In 1999, Stranahan's barn burned down, and at the scene he met volunteer firefighter Jess Graber. The two realized they had a shared love of craft spirits and came up with the recipe for Stranahan's Colorado Whiskey, the first commercial Colorado-made whiskey of modern times. Demand has been such that so far it's only available in Colorado.
Stranahan, a true Renaissance man, continues to write books and practice photography, and as an educator he has founded three schools. Thanks, George!
Wine in a can - Infinite Monkey Theorem
Infinite Monkey Theorem
There's a stereotype of the winery experience: stuffy, pretentious people sipping and spitting out wine against a backdrop of European elegance and rolling hills covered with grapes.
Then there's Infinite Monkey Theorem, Denver's best-known urban winery, founded in 2008 by British-born Ben Parsons. Their motto is "no vineyard, no pretense." The concept of the urban winery is new, and it has since been repeated many times in Colorado, but that's not even Parsons' biggest shock to the vintner world.
He put wine in a can. Suddenly, wine wasn't just something to enjoy over an Italian dinner but something to be brought camping or to the baseball game. And the wines have received critical praise like "dangerously drinkable." Are cans the future of wine? Who knows, but in Denver Parsons is definitely bringing it to a whole new audience.
Long before it had a major league baseball stadium and a thriving nightlife scene, Denver's LoDo neighborhood was run-down and blighted, known as "Skid Row."

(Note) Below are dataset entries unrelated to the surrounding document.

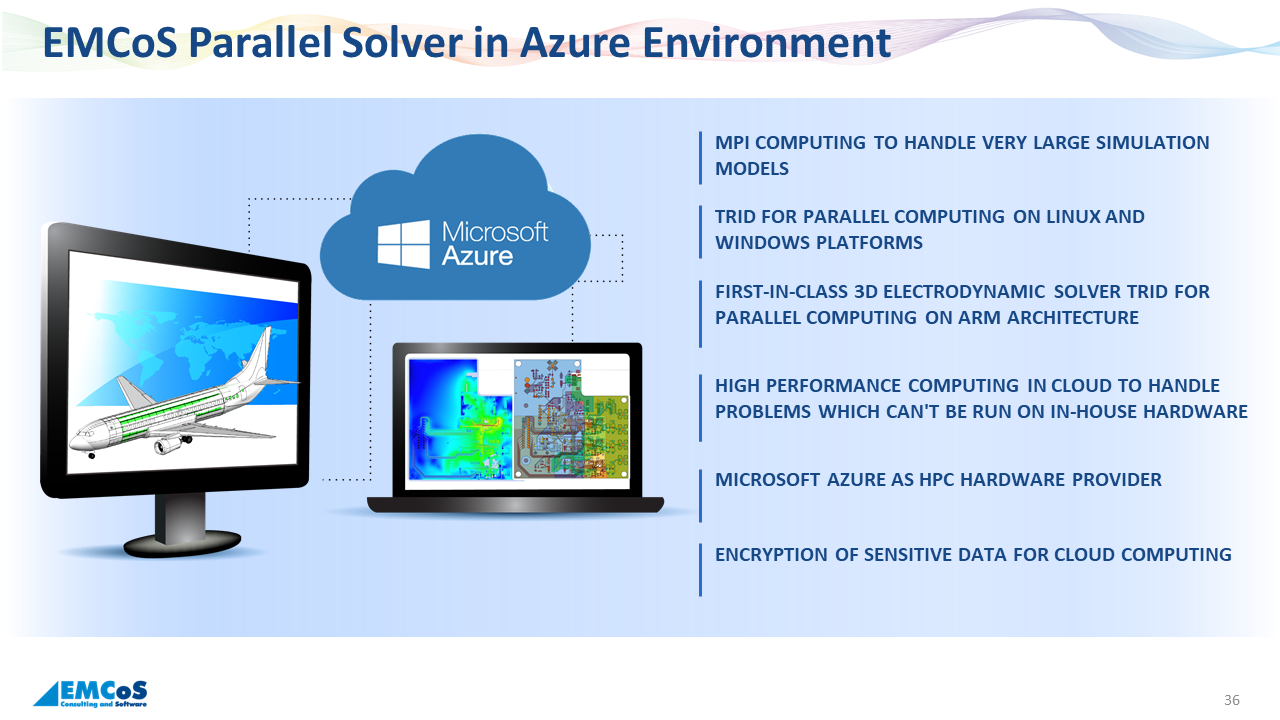 EMCoS Parallel Solver in Azure Environment

Microsoft Azure

MPI COMPUTING TO HANDLE VERY LARGE SIMULATION MODELS

TRID FOR PARALLEL COMPUTING ON LINUX AND WINDOWS PLATFORMS

FIRST-IN-CLASS 3D ELECTRODYNAMIC SOLVER TRID FOR PARALLEL COMPUTING ON ARM ARCHITECTURE

HIGH PERFORMANCE COMPUTING IN CLOUD TO HANDLE PROBLEMS WHICH CAN'T BE RUN ON IN-HOUSE HARDWARE

MICROSOFT AZURE AS HPC HARDWARE PROVIDER

ENCRYPTION OF SENSITIVE DATA FOR CLOUD COMPUTING

EMCoS Consulting and Software

36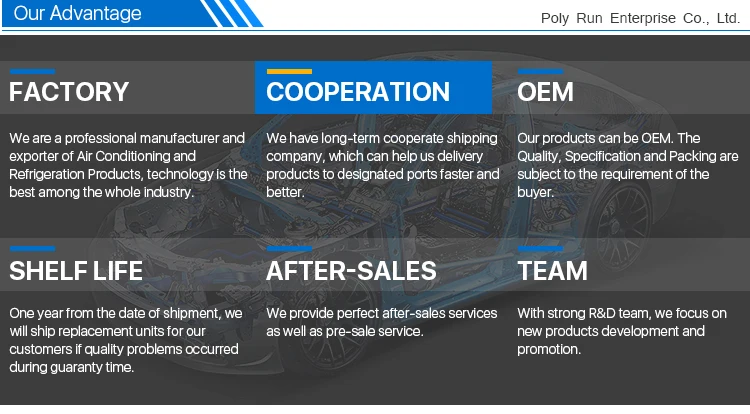 Our Advantage

Poly Run Enterprise Co., Ltd.

FACTORY

We are a professional manufacturer and exporter of Air Conditioning and Refrigeration Products, technology is the best among the whole industry.

COOPERATION

We have long-term cooperate shipping company, which can help us delivery products to designated ports faster and better.

OEM

Our products can be OEM. The Quality, Specification and Packing are subject to the requirement of the buyer.

SHELF LIFE

One year from the date of shipment, we will ship replacement units for our customers if quality problems occurred during guaranty time.

AFTER-SALES

We provide perfect after-sales services as well as pre-sale service.

TEAM

With strong R&D team, we focus on new products development and promotion.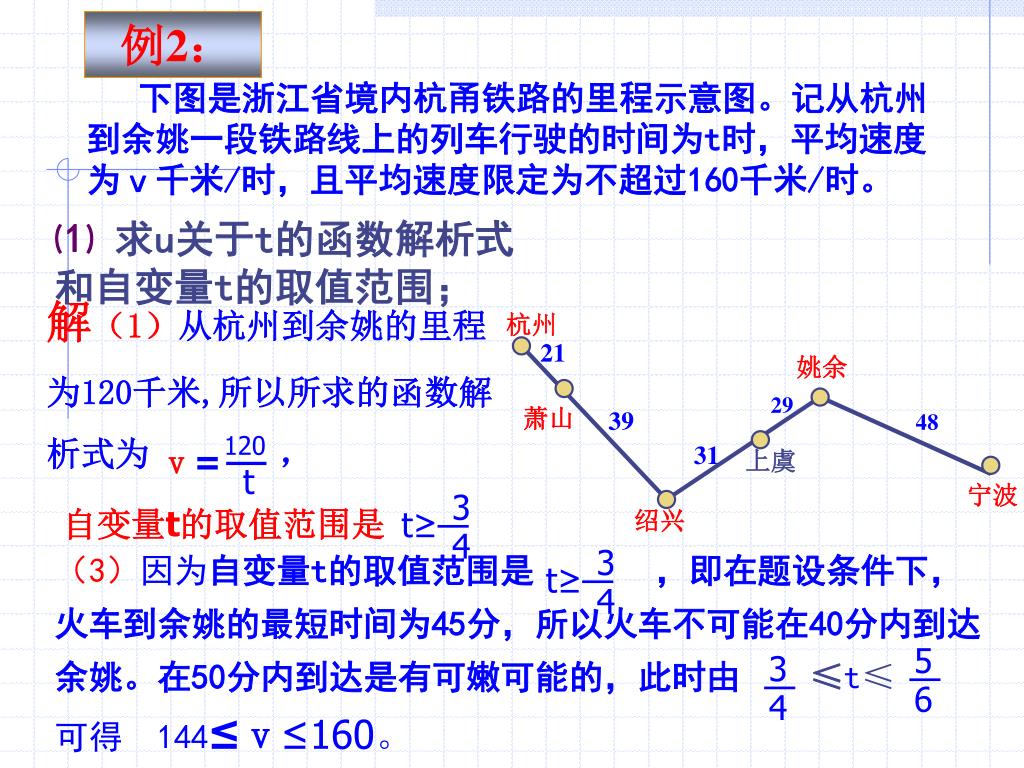 例2：

下图是浙江省境内杭甬铁路的里程示意图。记从杭州到余姚一段铁路线上的列车行驶的时间为t时，平均速度为v千米/时，且平均速度限定为不超过160千米/时。

(1) 求u关于t的函数解析式和自变量t的取值范围；

解（1）从杭州到余姚的里程为120千米,所以所求的函数解析式为 $v=\frac{120}{t}$，

自变量t的取值范围是 $t\geq\frac{3}{4}$

杭州 21 萧山 39 绍兴 31 上虞 29 姚余 48 宁波

（3）因为自变量t的取值范围是 $t\geq\frac{3}{4}$ ，即在题设条件下，火车到余姚的最短时间为45分，所以火车不可能在40分内到达余姚。在50分内到达是有可嫩可能的，此时由 $\frac{3}{4}\leqslant t\leqslant\frac{5}{6}$ 可得 $144\leq v\leq160$。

And long before he became Colorado's governor, John Hickenlooper was into microbrewing, as one of the founders of Wynkoop Brewing Co., Colorado's first brewpub of the modern era, in 1988. The brewery became not only an anchor for the redevelopment of this area of downtown, but a model for microbreweries that would be repeated time and again. In 1993 Hickenlooper saved an historic building in downtown Colorado Springs from the wrecking ball and turned it into Phantom Canyon Brewing Company.

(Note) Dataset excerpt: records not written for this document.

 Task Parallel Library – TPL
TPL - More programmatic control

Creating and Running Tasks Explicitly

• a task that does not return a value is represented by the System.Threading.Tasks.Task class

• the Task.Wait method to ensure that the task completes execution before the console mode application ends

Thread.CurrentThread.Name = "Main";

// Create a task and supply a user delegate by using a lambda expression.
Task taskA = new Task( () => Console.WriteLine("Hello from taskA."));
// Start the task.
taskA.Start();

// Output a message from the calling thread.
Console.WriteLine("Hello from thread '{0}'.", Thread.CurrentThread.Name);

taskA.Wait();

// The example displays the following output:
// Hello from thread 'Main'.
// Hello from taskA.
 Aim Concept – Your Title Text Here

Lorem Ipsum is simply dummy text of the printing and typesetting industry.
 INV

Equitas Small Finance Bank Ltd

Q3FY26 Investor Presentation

It wasn't just the business of brewing that Hickenlooper influenced, but the craft of it. Along with brewer Russell Scherer, Wynkoop was one of the first breweries in the country to experiment with mead, doppel alt and cream stouts.
Hickenlooper went on to become Denver's mayor and, in 2010, Colorado's governor. He was re-elected in 2014.
Craft beer in a can - Dale's Pale Ale
Craft beer in a can?
They're everywhere these days, but when Dale Katechis first began canning Dale's Pale Ale in 2002, it was a risky move. Yes, there are benefits like keeping light from the beer and the fact that cans are much more portable and create less trash. But would craft beer lovers, who long perceived canned beer as bland, mass-produced swill, accept it?
They did, in a big way.
Oskar Blues went from a small brewpub to one of Colorado's fastest-growing breweries, the 24th largest in the nation, eclipsed in Colorado only by New Belgium. They have a brewery on the East Coast and their beers can be found in 44 states. Clearly, the craft beer industry was ready to get canny, and other breweries began racing to produce their own canned products.
According to craftcans.com, today more than 500 breweries in the U.S. churn out some 2,000 different beers in cans. And it all started with Dale and his pale ale.